脳天を思いっきり大地に叩き付けられる怪童子。全身を駆け巡る電流が全て地面に流れ込むと同時に、怪童子の体は爆発四散した。
「さて、後は魔化魍だな」
しかしさっきの童子と姫は今まで見た事が無い姿をしていた。ひょっとしたら稀種だろうか。
と、何か大きなものが地面を這いずるような音が聞こえてきた。
そして。
「何だ、こいつは……」
壱鬼の目の前に、あまりにも巨大な魔化魍がその姿を現した。
125仮面ライダー高鬼番外編「静止した時の中で」:2006/07/11(火) 00:59:30 ID:frD1UMHh0
捜索を再開したジョウキ達は、バケカラスの怪童子と妖姫を発見し、これと戦っていた。
両腕を漆黒の羽に変えて上空を飛び回る怪童子と妖姫に向け、音撃管・星屑を乱射するジョウキ。
羽を撃ち抜かれ、まず怪童子が地面に墜落してきた。
その傍へ駆け寄り「星屑」を怪童子の胴体目掛けて連射する。怪童子は黒い羽根を巻き散らしながら爆発した。

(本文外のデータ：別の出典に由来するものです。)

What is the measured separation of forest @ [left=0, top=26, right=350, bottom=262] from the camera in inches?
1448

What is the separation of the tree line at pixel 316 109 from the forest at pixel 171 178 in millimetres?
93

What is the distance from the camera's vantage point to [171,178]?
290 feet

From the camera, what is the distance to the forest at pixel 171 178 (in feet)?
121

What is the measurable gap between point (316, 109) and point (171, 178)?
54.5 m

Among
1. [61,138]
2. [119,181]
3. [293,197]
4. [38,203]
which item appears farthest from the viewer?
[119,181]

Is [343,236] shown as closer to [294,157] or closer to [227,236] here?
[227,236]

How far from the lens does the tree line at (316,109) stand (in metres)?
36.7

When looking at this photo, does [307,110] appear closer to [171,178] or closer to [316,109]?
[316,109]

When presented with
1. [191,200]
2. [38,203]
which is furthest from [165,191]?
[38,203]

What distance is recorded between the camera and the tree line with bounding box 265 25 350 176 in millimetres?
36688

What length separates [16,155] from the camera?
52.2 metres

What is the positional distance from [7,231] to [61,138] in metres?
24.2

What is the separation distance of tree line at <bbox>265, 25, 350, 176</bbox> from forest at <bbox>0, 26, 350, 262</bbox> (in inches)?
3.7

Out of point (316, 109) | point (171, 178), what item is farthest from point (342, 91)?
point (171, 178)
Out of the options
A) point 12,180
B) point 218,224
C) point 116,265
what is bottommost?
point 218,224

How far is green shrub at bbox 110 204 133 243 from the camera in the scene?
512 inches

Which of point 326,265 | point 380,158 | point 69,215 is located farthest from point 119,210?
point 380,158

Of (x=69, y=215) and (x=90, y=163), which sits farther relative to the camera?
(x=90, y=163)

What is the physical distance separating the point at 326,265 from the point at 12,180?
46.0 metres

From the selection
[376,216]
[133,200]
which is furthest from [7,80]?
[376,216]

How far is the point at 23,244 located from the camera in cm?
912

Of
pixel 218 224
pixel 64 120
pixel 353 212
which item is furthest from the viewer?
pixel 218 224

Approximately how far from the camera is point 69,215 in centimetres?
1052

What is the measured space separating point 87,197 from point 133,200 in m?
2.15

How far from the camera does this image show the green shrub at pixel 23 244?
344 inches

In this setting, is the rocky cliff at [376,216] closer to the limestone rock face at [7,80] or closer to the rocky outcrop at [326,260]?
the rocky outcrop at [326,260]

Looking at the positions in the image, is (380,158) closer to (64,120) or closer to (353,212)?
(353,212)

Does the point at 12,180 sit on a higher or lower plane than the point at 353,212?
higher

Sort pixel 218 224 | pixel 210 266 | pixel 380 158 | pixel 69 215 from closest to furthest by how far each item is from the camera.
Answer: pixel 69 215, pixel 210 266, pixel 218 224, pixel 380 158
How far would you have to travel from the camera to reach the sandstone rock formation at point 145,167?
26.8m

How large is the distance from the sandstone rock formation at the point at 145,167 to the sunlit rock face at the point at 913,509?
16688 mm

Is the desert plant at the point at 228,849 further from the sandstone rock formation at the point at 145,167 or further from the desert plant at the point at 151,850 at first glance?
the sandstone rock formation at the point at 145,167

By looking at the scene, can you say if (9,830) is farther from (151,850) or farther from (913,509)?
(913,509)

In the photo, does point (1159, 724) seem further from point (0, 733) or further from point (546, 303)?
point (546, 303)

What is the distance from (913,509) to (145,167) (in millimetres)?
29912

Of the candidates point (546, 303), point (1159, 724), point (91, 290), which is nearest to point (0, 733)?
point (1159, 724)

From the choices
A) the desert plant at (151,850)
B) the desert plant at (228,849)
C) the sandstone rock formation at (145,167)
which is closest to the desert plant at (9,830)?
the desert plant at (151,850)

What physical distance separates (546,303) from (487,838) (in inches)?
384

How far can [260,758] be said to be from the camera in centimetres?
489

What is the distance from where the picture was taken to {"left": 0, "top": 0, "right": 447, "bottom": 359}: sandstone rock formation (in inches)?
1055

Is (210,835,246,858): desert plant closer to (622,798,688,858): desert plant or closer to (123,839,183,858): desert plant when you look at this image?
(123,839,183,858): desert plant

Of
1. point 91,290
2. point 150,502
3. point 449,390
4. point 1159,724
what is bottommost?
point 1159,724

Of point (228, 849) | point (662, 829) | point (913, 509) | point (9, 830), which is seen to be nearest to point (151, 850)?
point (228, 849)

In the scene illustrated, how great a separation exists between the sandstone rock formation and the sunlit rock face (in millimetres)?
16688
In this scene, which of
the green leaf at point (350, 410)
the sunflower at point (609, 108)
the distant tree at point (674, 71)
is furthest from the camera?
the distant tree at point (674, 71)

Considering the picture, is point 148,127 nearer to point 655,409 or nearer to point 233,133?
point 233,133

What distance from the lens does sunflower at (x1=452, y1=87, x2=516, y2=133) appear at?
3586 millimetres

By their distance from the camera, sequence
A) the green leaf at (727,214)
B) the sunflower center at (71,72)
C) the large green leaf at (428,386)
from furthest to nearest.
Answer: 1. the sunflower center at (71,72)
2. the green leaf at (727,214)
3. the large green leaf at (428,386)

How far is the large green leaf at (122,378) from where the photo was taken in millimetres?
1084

その様子を空から眺めていた妖姫は、そのまま飛び去ってしまった。
「行こう!後を追えばバケカラスの所に辿り着く筈だ」
花京院が叫ぶ。
ジョウキ達三人は妖姫の後を追って林の中を駆けていった。

暫く進むと、三人の目の前にとんでもないものが現れた。
「ワ〜オ、何だこりゃ?」
ザンキが驚きの声を上げる。
そこには、巨大な脱け殻が落ちていたのだ。
「花京院、これが何か分かるか?」
ジョウキの問いに対し、脱け殻の傍へ近寄り調べてみる花京院。
「……聞いた事がある。魔化魍の中には捕食と脱皮を繰り返し底抜けに大きくなるものがいると……。確かノヅチと言ったか……」
という事は、これはノヅチの脱け殻なのだろうか。
「ノヅチ?何だそりゃ」
ザンキが花京院に尋ねる。
「何十年に一度出るか出ないかと言われている魔化魍です。記録では昔三十メートルを超えるものが出たらしいのですが、理論上は際限無く成長を続ける筈です」
「……厄介だな。じゃああれがその童子と姫か?」
「星屑」を構えながらジョウキが言う。
見ると、いつの間にか三人の目の前に童子と姫が立っていた。
126仮面ライダー高鬼番外編「静止した時の中で」:2006/07/11(火) 01:00:32 ID:frD1UMHh0
巨大な芋虫に似た姿の魔化魍――ノヅチを前に壱鬼はただただ呆然としていた。
と、ノヅチが頭部を壱鬼の方に向けてきた。刹那、壱鬼の立っている場所目掛けて突っ込んでくるノヅチ。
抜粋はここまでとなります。